Mythbusters



Even among flubies, who should know better, a certain amount of misinformation circulates, and after a while, becomes a `fact’. Today I’d like to take on some of these myths, and provide the best information we have, as of today. As a pandemic is a fluid event, and the mutation of the avian flu virus could change things, even my `facts’ may prove to be wrong.


Caveat Lector.


Myth #1. Tamiflu doesn’t work.

The evidence to date is, that if given early enough, and in high enough doses, Tamiflu can have a beneficial and therapeutic effect on avian flu patients. The current dose, 10 pills over 5 days, appears to be inadequate, however. Doctors have reported better success with 4 pills a day, for 10 days. This is of course a big problem, as quadrupling the dose cuts the number of doses by 75%.

Tamiflu works by affecting the viruses ability to replicate. If given in the first 12 to 24 hours after symptoms appear, it seems to have a decent affect. The outbreaks in Turkey, and in Egypt, where the mortality rates are much lower than in Indonesia, seem to bear this out. Better, and speedier medical care makes a difference.

No, Tamiflu is not a cure. It has never been touted as one. It can shorten the duration, and the severity of the infection. And for an influenza that kills 60% of its victims, any substantial reduction in mortality is to be greatly appreciated.

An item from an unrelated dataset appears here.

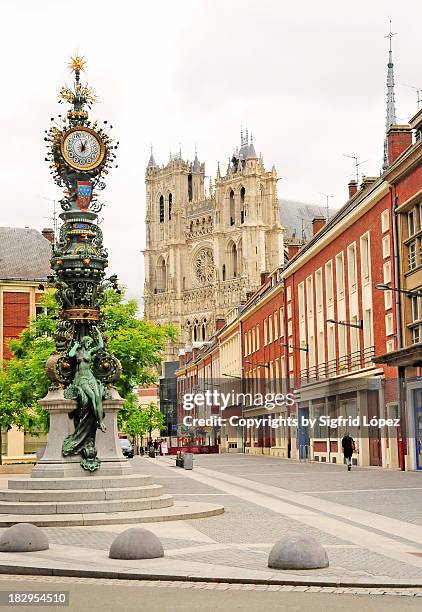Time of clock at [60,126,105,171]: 12:57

Myth #2 H5N1 will gain Tamiflu Resistance and become useless.


Right now, that’s just speculation. H5N1, in certain clades, has shown resistance to amantadine and remantadine, both front line antiviral drugs. This leaves Relenza and Tamiflu available. The WHO is using Tamiflu to blanket areas of outbreaks in Indonesia, and possibly other areas. The fear is, doing so will help spur on a tamiflu resistant strain.


While it’s not unreasonable to worry about this, it hasn’t happened yet. And indeed, it may not happen at all. Until it does, Tamiflu appears to be a reasonable weapon to have in ones armory against the virus.

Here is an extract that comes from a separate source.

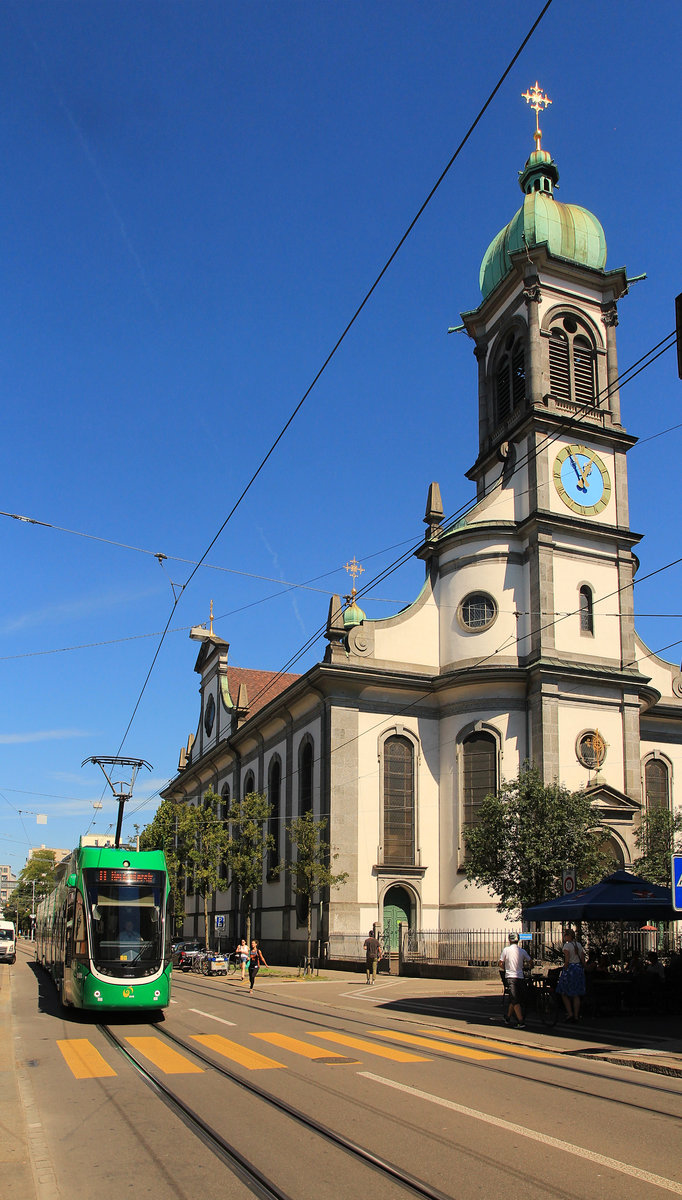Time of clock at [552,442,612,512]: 12:55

Myth #3 Avian Flu can be transmitted thru the air across long distances.


Of all of the myths out there, this one seems to be the most popular. It is the stuff that nightmares are made of, and I suppose, when facing a pandemic, our worst fears come to the forefront. I’ve seen some people state with certainty that the virus can travel for 2 miles thru the air.


According to the CDC :


Small-particle aerosols. There is no evidence that influenza transmission can occur across long distances (e.g., through ventilation systems) or through prolonged residence in air, as seen with airborne diseases such as tuberculosis. However, transmission may occur at shorter distances through inhalation of small-particle aerosols (droplet nuclei), particularly in shared air spaces with poor air circulation.


Now, to be sure, the phrase `there is no evidence’ isn’t quite the same thing as saying there is proof that it cannot happen. But it appears highly unlikely that the virus can remain airborne, and viable, for very long. Could the virus mutate into some `superflu’, where the rules change? Sure, anything is possible.

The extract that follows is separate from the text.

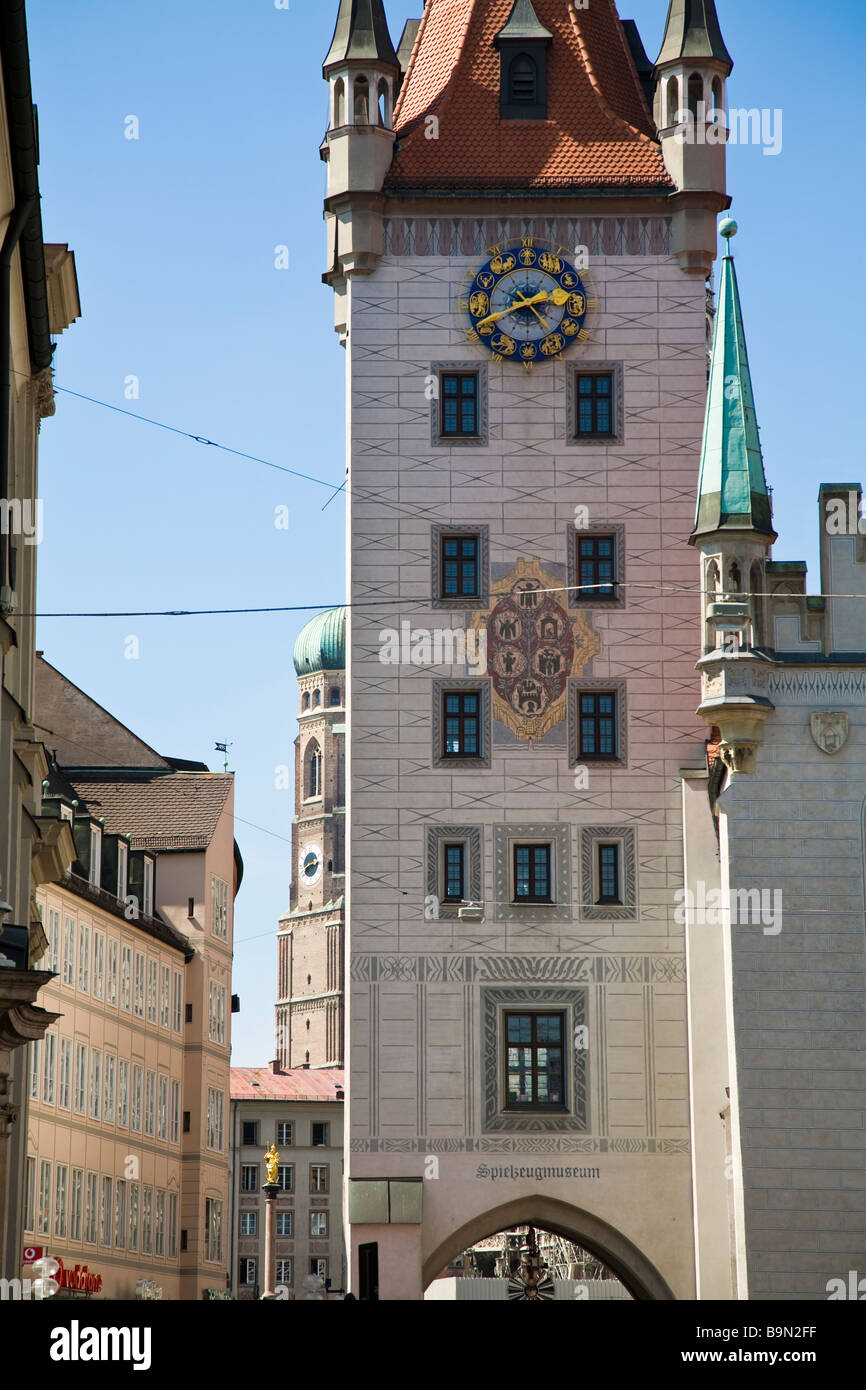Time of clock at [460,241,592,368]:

For now, it appears that in an outdoor environment, staying 10 feet away from a flu victim takes you out of the red zone. Is it 100% risk free? No, there is no such thing as zero risk in a pandemic.


Indoors, or in a confined space, where poor air circulation is a problem, then the odds of inhaling the virus go up. That’s why we are being told to avoid crowds during a pandemic. But it should be safe to go outside, walk down your street, or even talk to your neighbor across your fence during a pandemic. Social distancing doesn’t mean strict isolation.


As a good friend of mine constantly reminds me, `we will know when we know’. But for now, the best information available seems to poke some large holes in these myths.